Although Duterte said he will not advise the Marcoses anything, he said it doesn't make sense for them to return the wealth and end up in jail.

"If I were the Marcoses, kung isauli ko lang naman 'yan, sabihin ko sa kanila, "Maghingi kayo ng immunity,"" he said. "Otherwise, keep the God d*** money at baka makukulong ka pa. Bigyan mo ng immunity, fine. Hindi mo bigyan ng immunity, fine. But walang perang isauli 'yan. Then you'll have to look to the ends of the earth to get them."

[Translation: If I were the Marcoses, if I would return that wealth, I would advise them, "Ask for immunity." Otherwise, keep the God d**n money because you might go to jail. If you give them immunity, fine. If you don't give them immunity, fine. But they might not return any money. Then you'll have to look to the ends of the earth to get them.]

However, victims of the martial law regime said there should be no compromise with the Marcoses.

"Ano ba namang klaseng pamahalaan ito, na pababayaan natin si Mr. Marcos — I mean the Marcos estate, yung pamilya — na magpasya kung a few gold bars ang isasauli nila at saka mag-usap-usap na lamang tayo?," former Commission on Human Rights chair Etta Rosales said in a Monday forum.

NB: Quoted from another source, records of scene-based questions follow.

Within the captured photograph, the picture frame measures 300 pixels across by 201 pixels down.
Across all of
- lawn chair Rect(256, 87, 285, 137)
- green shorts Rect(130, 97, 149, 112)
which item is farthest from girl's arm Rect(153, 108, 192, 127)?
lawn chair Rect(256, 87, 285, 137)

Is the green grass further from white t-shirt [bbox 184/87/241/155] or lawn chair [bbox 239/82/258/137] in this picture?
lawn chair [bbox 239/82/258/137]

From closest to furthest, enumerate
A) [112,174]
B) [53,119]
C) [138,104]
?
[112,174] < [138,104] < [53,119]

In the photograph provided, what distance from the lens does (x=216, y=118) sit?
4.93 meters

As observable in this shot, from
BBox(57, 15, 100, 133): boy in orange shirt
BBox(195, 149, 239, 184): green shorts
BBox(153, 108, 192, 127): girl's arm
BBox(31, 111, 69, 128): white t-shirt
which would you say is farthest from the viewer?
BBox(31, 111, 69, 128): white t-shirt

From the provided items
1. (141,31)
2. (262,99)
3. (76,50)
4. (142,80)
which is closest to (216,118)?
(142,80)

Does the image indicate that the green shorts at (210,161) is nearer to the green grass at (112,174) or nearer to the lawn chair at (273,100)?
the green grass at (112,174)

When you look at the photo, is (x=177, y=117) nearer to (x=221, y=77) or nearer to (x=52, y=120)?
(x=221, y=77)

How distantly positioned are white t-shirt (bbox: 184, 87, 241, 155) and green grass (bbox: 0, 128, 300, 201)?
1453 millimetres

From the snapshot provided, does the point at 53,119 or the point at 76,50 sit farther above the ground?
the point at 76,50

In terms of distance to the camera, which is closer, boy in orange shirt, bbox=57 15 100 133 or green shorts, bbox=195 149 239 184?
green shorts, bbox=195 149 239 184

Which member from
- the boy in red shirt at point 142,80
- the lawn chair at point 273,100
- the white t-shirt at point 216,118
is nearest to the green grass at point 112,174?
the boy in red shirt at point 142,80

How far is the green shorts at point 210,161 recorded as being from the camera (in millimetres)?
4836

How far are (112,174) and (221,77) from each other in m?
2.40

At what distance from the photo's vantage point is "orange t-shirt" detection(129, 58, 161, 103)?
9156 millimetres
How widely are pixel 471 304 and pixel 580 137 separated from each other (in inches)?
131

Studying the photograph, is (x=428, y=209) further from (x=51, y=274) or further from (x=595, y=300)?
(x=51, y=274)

[Translation: What kind of government is this that would let Mr. Marcos - I mean the Marcos estate, the family - to decide to return just a few gold bars and then just talk it out among ourselves?]

At the same forum, former Sen. Aquilino Pimentel Jr. said no conversation can settle the matter.

"The return of a few gold bars will not compensate for all [human rights abuses under the Marcos regime] but there is a need to bring closure; it cannot be done with mere conversation," said former Sen. Aquilino Pimentel in a Tuesday forum. "A process must be followed."

Rosales and Pimentel were both victims of the martial law regime.

Rosales was an activist who endured rape and torture in the hands of the military for being a Marcos critic, while Pimentel was a politician-on-the-rise who saw jail three times for opposing the dictatorship.